The average velocity is zero when the displacement is zero, such as in a round trip where the ending point is the same as the starting point. Even though the object may have covered a significant distance (hence, nonzero average speed), the straight-line displacement is zero, resulting in zero average velocity.

5. In what type of motion do average speed and average velocity have equal magnitudes, and why?

Average speed and average velocity are equal when an object moves in a straight line without changing direction. In this scenario, total distance and displacement have the same value, so both quantities yield the same numerical answer.

6. How does the path taken by an object affect the relationship between average speed and average velocity?

If the path of the object is not a straight line (it curves or loops), the average speed will usually be higher than the average velocity. This is because distance (used for speed) is always equal to or greater than displacement (used for velocity), especially for non-linear paths.

7. Can you list the standard units used for expressing average speed and average velocity in NCERT Physics?

Both average speed and average velocity are most commonly expressed in meters per second (m/s) in SI units. Other accepted units include kilometers per hour (km/h) and centimeters per second (cm/s), according to the context of the question.

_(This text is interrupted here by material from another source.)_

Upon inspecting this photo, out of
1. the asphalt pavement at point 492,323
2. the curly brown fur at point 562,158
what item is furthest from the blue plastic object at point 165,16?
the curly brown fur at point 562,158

8. What mistakes should be avoided when answering calculation questions on average speed and average velocity in board exams?

Common mistakes include:

  • Confusing total distance with displacement.
  • Omitting direction when writing velocity answers.
  • Not converting all time and distance units to a consistent system.
  • Failing to show stepwise working, which can lead to loss of marks as per CBSE marking scheme.

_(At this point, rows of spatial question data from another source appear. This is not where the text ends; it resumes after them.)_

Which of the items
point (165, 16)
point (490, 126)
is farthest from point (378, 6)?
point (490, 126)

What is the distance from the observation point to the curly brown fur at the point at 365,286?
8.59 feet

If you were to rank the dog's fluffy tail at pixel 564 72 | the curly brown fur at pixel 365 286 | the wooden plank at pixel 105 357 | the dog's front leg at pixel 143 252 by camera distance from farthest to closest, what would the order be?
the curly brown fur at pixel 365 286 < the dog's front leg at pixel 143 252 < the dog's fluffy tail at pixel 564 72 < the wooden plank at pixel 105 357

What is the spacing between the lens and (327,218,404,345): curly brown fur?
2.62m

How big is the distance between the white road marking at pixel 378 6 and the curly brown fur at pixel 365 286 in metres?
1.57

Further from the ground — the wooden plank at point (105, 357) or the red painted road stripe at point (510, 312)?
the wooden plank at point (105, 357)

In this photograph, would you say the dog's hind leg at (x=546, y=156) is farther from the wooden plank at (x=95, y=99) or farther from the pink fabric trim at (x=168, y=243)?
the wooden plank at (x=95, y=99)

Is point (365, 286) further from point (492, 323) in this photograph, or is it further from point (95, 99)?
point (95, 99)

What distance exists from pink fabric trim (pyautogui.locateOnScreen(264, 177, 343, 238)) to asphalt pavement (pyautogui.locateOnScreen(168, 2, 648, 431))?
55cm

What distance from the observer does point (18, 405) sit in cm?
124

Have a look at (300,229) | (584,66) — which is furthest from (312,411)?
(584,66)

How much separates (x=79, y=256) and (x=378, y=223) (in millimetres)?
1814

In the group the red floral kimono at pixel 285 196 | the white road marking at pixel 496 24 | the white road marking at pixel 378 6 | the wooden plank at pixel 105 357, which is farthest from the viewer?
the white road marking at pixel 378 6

9. What happens to the ratio of average speed to average velocity when the motion involves a return to the starting point?

When an object returns to its starting point, the average velocity becomes zero (displacement is zero), whereas average speed remains positive due to the total distance travelled. In this case, the ratio of average speed to average velocity is undefined or considered to be infinitely large.

10. How can understanding the concept of average velocity help in analysing real-life scenarios like running or driving?

Knowledge of average velocity helps evaluate the efficiency of movement in a given direction, especially when the actual path may include turns or returns. In real-life cases like running laps or driving, average velocity indicates progress towards the destination, while average speed shows the pace of covering ground. This distinction is useful for route planning and time management.